The Baltimore Orioles have landed the big bat they’ve lacked in recent years, in the form of Pete Alonso, who is third in MLB in homers since his rookie season in 2019.
The O’s are committing $155 million over five years for the 31-year-old first baseman, who slashed .272/.347/.524 with 38 homers and 126 RBIs with the New York Mets in 2025.
Over his seven-year career, Alonso has averaged 42 homers and 114 RBIs, with a career slash line of .253/.341/.516.
Baltimore didn’t have a 20-homer guy in 2025, after letting Anthony Santander (44 homers in 2024) walk (Santander signed with Toronto, where he only had six homers in 2025), and seeing Gunnar Henderson, who had 28 homers in 2023 and 37 in 2024, endure a season-long power outage (just 17 homers in 2025).
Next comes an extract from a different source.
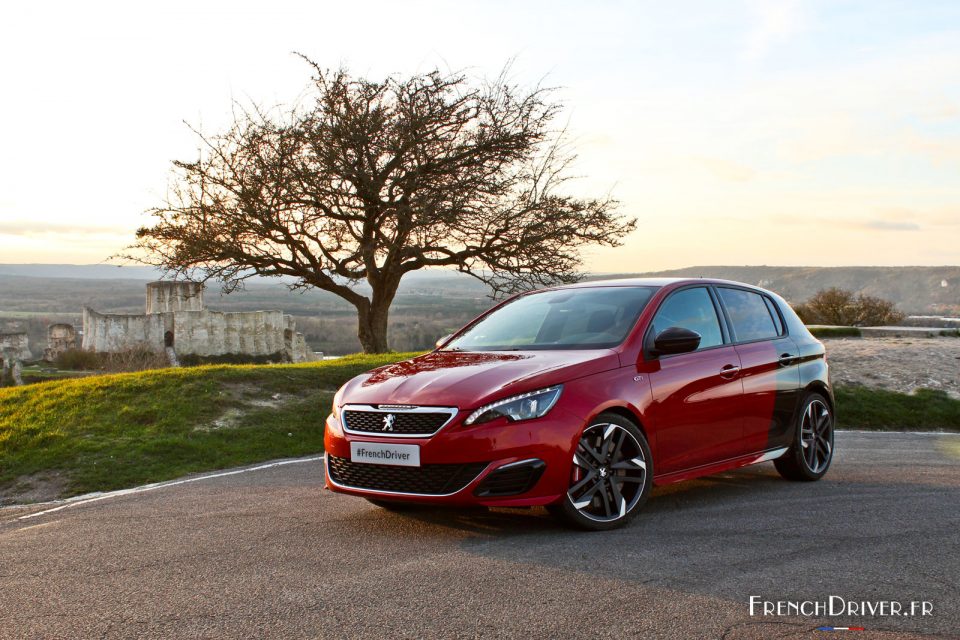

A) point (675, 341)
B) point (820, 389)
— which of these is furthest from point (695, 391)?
point (820, 389)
The addition of Alonso would seem to make first baseman Coby Mayo (.217/.299/.388, 11 HR, 28 RBI in 85 games in 2025), DH Ryan Mountcastle (.250/.286/.367, 7 HR, 35 RBI in 89 games in 2025) and corner outfield prospect Dylan Beavers (.304/.420/.515, 18 HR, 51 RBI in 94 games at Triple-A Norfolk in 2025) expendable.
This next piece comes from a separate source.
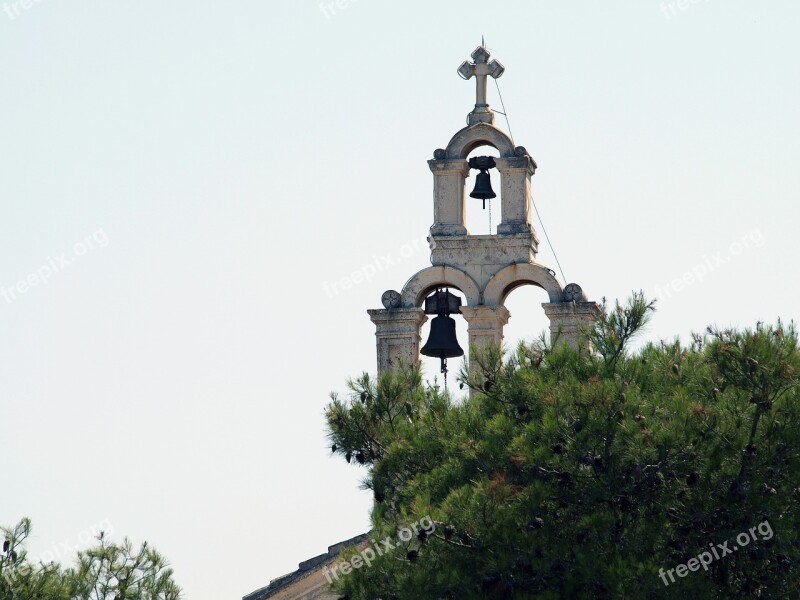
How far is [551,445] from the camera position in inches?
918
GM Mike Elias is reportedly looking to package some combination of those three in an effort to land a top-line starting pitcher, with word from the Winter Meetings being that Elias has been in talks with the Washington Nationals front office about left-hander MacKenzie Gore (5-15, 4.17 ERA/1.35 WHIP, 10.4K/9 in 2025).
Don’t be fooled by the standard counting numbers – his Fielding Independent Pitching (3.74) and Wins Above Replacement (2.9) ranked in the Top 25 among starters in 2025.
So much that, if I’m Paul Toboni, the president of baseball operations with the Nats, I’m not moving him – but Toboni seems set on tearing down a lot of what he inherited from Mike Rizzo and starting over, with word getting out that he is actively shopping not only Gore but also shortstop CJ Abrams (.257/.315/.433, 19 HR, 60 RBI, 31 SB in 2025), who has been good for 3.4 WAR per year over the past three years.
The Nationals, it feels, are about to become the Pittsburgh Pirates, forever in rebuild.
The O’s, with billionaire private-equity supervillain David Rubenstein needing a place to spend his money, on the flip side, seem to be on the verge of being one of the bigger spenders in MLB.